Assuming that the application can run from internal memory, a 'C67x is more efficient in managing a single high-bandwidth stream than the

SHARC due to the high performance of the external memory interface

(EMIF). An image recognition system, for example, may have a high-

bandwidth pixel stream that is processed by a small correlation kernel

residing in internal memory.

The SHARC, on the other hand is more effective using its DMA resources to manage multiple medium-bandwidth channels, assuming the data is available on the link ports. In applications where I/O data transfers from the I/O port to local DSP memory are interleaved with processor data accesses (local memory to internal registers), there is a trade-off between data-block size and real-time response, no matter which DSP is selected.

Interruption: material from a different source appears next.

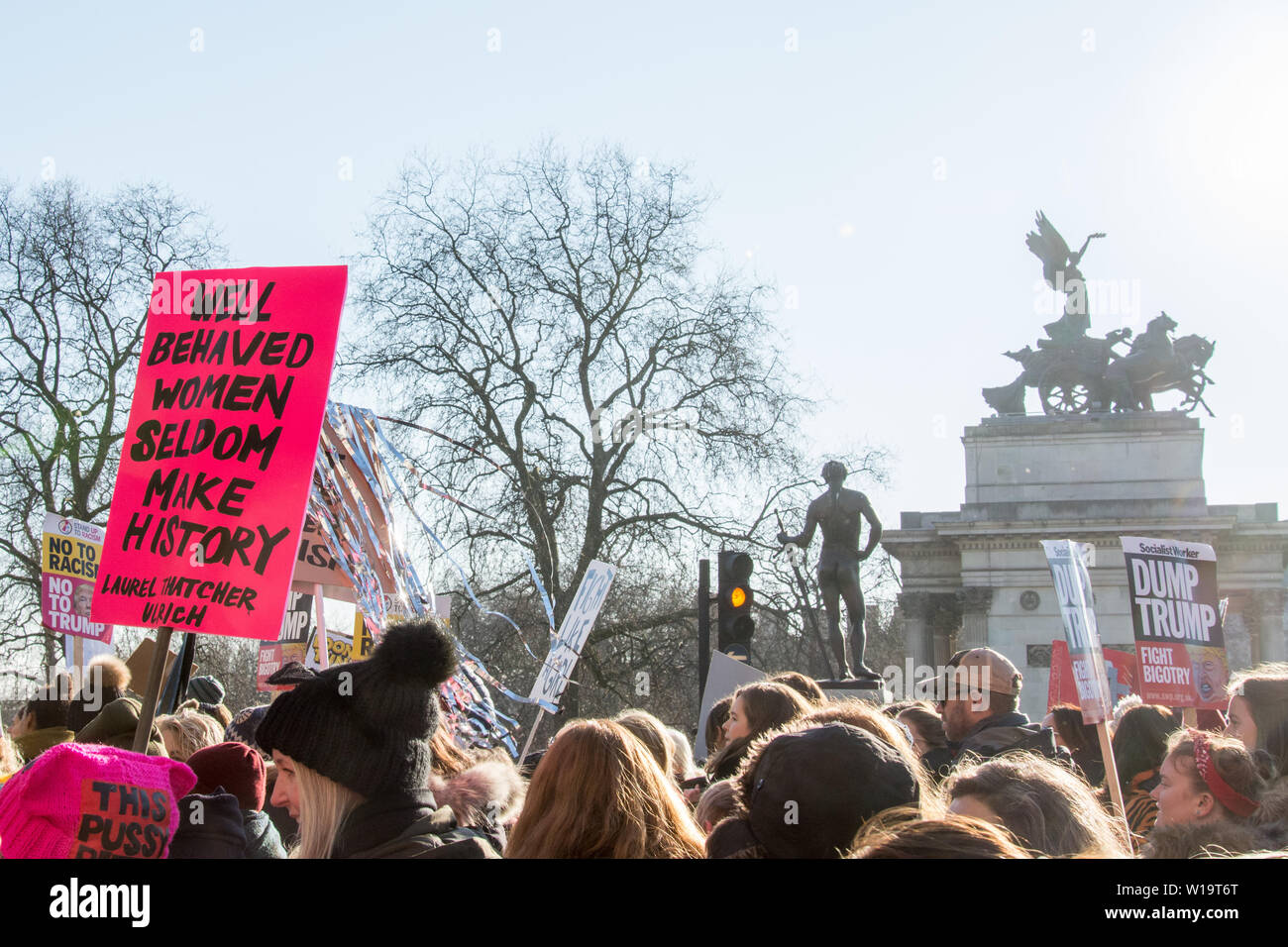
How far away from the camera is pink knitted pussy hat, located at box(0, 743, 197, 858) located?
270 centimetres

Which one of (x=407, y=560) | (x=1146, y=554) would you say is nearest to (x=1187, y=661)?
(x=1146, y=554)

Apart from speed the other major performance issues are memory size

(on-board and externally addressable), ease of handling multiple precision

and floating-point arithmetic(in particular, how wide is the data word and what special instructions are provided), and what peripheral devices such as serial and parallel interfaces, timers and multi-processing capability are available on-chip.

The next stage in the DSP evolution is using embedded digital signal

processors in specific applications. In computer systems, DSPs may be employed as attached processors, assisting a general purpose host microprocessor. The DSP market is fast expanding and is expected to reach one billion US dollars within a couple of years, by when DSP chips are likely to be present in every home appliance! So, it is really high time that the microprocessors system designers start using digital signal processors in their applications.